> **What you should do**: When you answer, give every record back exactly as written.

- - -

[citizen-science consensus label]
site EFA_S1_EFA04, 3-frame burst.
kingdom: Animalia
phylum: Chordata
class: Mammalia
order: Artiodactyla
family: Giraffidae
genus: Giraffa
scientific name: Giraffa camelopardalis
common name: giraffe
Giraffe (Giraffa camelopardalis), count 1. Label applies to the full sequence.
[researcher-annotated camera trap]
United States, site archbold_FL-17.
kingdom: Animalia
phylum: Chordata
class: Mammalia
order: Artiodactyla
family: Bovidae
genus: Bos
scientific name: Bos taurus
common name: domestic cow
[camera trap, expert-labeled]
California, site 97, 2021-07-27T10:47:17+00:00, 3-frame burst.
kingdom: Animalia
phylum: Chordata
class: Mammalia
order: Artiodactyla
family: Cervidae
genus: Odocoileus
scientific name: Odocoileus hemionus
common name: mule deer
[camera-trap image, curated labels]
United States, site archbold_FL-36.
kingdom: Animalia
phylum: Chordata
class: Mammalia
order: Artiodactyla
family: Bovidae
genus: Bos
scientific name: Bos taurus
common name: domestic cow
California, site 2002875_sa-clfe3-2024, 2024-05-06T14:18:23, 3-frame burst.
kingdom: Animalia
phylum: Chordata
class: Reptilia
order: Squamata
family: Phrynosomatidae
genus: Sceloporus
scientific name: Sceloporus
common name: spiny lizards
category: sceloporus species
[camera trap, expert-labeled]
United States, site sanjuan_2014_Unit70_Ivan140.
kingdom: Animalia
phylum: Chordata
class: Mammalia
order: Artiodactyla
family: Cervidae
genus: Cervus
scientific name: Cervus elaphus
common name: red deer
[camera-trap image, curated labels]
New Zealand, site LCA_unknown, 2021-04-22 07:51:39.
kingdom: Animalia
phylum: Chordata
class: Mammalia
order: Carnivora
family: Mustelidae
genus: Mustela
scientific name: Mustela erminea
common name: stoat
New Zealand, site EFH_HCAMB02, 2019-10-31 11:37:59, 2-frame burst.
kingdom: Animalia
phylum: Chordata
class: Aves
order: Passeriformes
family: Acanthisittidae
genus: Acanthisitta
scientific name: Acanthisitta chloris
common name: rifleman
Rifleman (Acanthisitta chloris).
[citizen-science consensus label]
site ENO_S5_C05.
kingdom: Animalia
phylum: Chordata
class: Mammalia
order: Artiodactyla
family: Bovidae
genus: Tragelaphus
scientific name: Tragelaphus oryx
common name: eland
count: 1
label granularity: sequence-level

- - -

> **Completed exercise**:
[citizen-science consensus label]
site EFA_S1_EFA04, 3-frame burst.
kingdom: Animalia
phylum: Chordata
class: Mammalia
order: Artiodactyla
family: Giraffidae
genus: Giraffa
scientific name: Giraffa camelopardalis
common name: giraffe
Giraffe (Giraffa camelopardalis), count 1. Label applies to the full sequence.
[researcher-annotated camera trap]
United States, site archbold_FL-17.
kingdom: Animalia
phylum: Chordata
class: Mammalia
order: Artiodactyla
family: Bovidae
genus: Bos
scientific name: Bos taurus
common name: domestic cow
[camera trap, expert-labeled]
California, site 97, 2021-07-27T10:47:17+00:00, 3-frame burst.
kingdom: Animalia
phylum: Chordata
class: Mammalia
order: Artiodactyla
family: Cervidae
genus: Odocoileus
scientific name: Odocoileus hemionus
common name: mule deer
[camera-trap image, curated labels]
United States, site archbold_FL-36.
kingdom: Animalia
phylum: Chordata
class: Mammalia
order: Artiodactyla
family: Bovidae
genus: Bos
scientific name: Bos taurus
common name: domestic cow
California, site 2002875_sa-clfe3-2024, 2024-05-06T14:18:23, 3-frame burst.
kingdom: Animalia
phylum: Chordata
class: Reptilia
order: Squamata
family: Phrynosomatidae
genus: Sceloporus
scientific name: Sceloporus
common name: spiny lizards
category: sceloporus species
[camera trap, expert-labeled]
United States, site sanjuan_2014_Unit70_Ivan140.
kingdom: Animalia
phylum: Chordata
class: Mammalia
order: Artiodactyla
family: Cervidae
genus: Cervus
scientific name: Cervus elaphus
common name: red deer
[camera-trap image, curated labels]
New Zealand, site LCA_unknown, 2021-04-22 07:51:39.
kingdom: Animalia
phylum: Chordata
class: Mammalia
order: Carnivora
family: Mustelidae
genus: Mustela
scientific name: Mustela erminea
common name: stoat
New Zealand, site EFH_HCAMB02, 2019-10-31 11:37:59, 2-frame burst.
kingdom: Animalia
phylum: Chordata
class: Aves
order: Passeriformes
family: Acanthisittidae
genus: Acanthisitta
scientific name: Acanthisitta chloris
common name: rifleman
Rifleman (Acanthisitta chloris).
[citizen-science consensus label]
site ENO_S5_C05.
kingdom: Animalia
phylum: Chordata
class: Mammalia
order: Artiodactyla
family: Bovidae
genus: Tragelaphus
scientific name: Tragelaphus oryx
common name: eland
count: 1
label granularity: sequence-level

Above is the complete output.